[Records of scene-based questions]
········

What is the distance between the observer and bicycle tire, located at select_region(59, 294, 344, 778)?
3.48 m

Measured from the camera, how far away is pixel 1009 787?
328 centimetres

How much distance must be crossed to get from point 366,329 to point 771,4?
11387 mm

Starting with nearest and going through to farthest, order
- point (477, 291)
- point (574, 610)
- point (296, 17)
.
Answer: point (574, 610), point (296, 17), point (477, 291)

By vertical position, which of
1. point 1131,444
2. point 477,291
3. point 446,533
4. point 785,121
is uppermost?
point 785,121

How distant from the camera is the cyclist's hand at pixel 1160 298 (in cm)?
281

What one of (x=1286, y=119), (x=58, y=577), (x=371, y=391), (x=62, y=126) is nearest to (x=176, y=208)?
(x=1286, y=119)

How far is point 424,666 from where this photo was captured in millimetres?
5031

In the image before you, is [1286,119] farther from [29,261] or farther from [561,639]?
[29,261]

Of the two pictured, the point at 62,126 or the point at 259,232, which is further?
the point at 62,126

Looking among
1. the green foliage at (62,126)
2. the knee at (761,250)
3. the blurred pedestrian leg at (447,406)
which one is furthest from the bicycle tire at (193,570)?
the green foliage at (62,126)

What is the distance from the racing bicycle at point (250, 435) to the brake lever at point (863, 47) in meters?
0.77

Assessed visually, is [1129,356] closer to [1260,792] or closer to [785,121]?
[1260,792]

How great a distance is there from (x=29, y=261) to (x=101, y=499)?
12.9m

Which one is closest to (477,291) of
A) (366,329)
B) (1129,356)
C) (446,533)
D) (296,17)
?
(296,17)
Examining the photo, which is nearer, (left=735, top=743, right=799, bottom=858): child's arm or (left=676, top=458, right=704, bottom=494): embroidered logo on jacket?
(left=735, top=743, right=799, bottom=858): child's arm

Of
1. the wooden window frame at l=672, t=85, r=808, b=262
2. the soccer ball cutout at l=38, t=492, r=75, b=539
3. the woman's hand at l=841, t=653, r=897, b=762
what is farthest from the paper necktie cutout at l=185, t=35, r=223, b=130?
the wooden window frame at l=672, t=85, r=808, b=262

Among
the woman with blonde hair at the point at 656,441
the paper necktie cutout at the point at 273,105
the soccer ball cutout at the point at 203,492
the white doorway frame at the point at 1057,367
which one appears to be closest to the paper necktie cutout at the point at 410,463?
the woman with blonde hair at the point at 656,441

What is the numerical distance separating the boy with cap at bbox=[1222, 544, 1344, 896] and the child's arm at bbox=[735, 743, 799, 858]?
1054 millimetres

········

- _Work to do_: Repeat every entry exactly, please.

- _Finished task_:
What is the distance between the observer and bicycle tire, located at select_region(59, 294, 344, 778)?
3.48 m

Measured from the camera, how far away is pixel 1009 787?
328 centimetres

How much distance must be crossed to get from point 366,329 to point 771,4?
11387 mm

Starting with nearest and going through to farthest, order
- point (477, 291)
- point (574, 610)
- point (296, 17)
.
Answer: point (574, 610), point (296, 17), point (477, 291)

By vertical position, which of
1. point 1131,444
2. point 477,291
3. point 446,533
4. point 785,121
is uppermost?
point 785,121

How distant from the camera is the cyclist's hand at pixel 1160 298 (in cm)?
281

What one of (x=1286, y=119), (x=58, y=577), (x=371, y=391), (x=62, y=126) is nearest to (x=176, y=208)?
(x=1286, y=119)

How far is point 424,666 from where this photo was captured in millimetres?
5031

In the image before you, is [1286,119] farther from [29,261] or farther from [561,639]?
[29,261]

Of the two pictured, the point at 62,126 or the point at 259,232, which is further?
the point at 62,126

Looking among
1. the green foliage at (62,126)
2. the knee at (761,250)
3. the blurred pedestrian leg at (447,406)
which one is furthest from the bicycle tire at (193,570)?
the green foliage at (62,126)

What is the distance from the racing bicycle at point (250, 435) to the brake lever at point (863, 47) in meters?
0.77

Assessed visually, is [1129,356] closer to [1260,792] or closer to [785,121]?
[1260,792]

How great a distance is there from (x=29, y=261) to (x=101, y=499)?
12.9m

Which one is closest to (477,291) of
A) (366,329)
B) (1129,356)
C) (446,533)
D) (296,17)
?
(296,17)
Examining the photo, which is nearer, (left=735, top=743, right=799, bottom=858): child's arm or (left=676, top=458, right=704, bottom=494): embroidered logo on jacket?
(left=735, top=743, right=799, bottom=858): child's arm

Of
1. the wooden window frame at l=672, t=85, r=808, b=262
2. the soccer ball cutout at l=38, t=492, r=75, b=539
3. the woman's hand at l=841, t=653, r=897, b=762
what is farthest from the paper necktie cutout at l=185, t=35, r=223, b=130?
the wooden window frame at l=672, t=85, r=808, b=262

Among
the woman with blonde hair at the point at 656,441
the paper necktie cutout at the point at 273,105
the soccer ball cutout at the point at 203,492
the white doorway frame at the point at 1057,367
which one appears to be closest to the paper necktie cutout at the point at 410,463?
the woman with blonde hair at the point at 656,441

What is the numerical distance separating the boy with cap at bbox=[1222, 544, 1344, 896] and the child's arm at bbox=[735, 743, 799, 858]?
1054 millimetres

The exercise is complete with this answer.